#### [Übungsmaterial]
== == ==

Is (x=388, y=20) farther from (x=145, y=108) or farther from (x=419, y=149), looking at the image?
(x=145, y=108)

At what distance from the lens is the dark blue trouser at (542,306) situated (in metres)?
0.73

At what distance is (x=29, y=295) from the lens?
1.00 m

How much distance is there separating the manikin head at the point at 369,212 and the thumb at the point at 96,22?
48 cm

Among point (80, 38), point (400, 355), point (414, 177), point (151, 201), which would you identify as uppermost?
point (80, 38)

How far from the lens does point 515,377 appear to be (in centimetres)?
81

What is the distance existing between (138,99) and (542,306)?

== == ==

Schreib alle Zeilen oben ab, Wort für Wort und Zeichen für Zeichen.

#### [Deine Lösung]
Is (x=388, y=20) farther from (x=145, y=108) or farther from (x=419, y=149), looking at the image?
(x=145, y=108)

At what distance from the lens is the dark blue trouser at (542,306) situated (in metres)?
0.73

At what distance is (x=29, y=295) from the lens?
1.00 m

How much distance is there separating the manikin head at the point at 369,212 and the thumb at the point at 96,22?
48 cm

Among point (80, 38), point (400, 355), point (414, 177), point (151, 201), which would you identify as uppermost?
point (80, 38)

How far from the lens does point 515,377 appear to be (in centimetres)?
81

What is the distance existing between (138,99) and (542,306)?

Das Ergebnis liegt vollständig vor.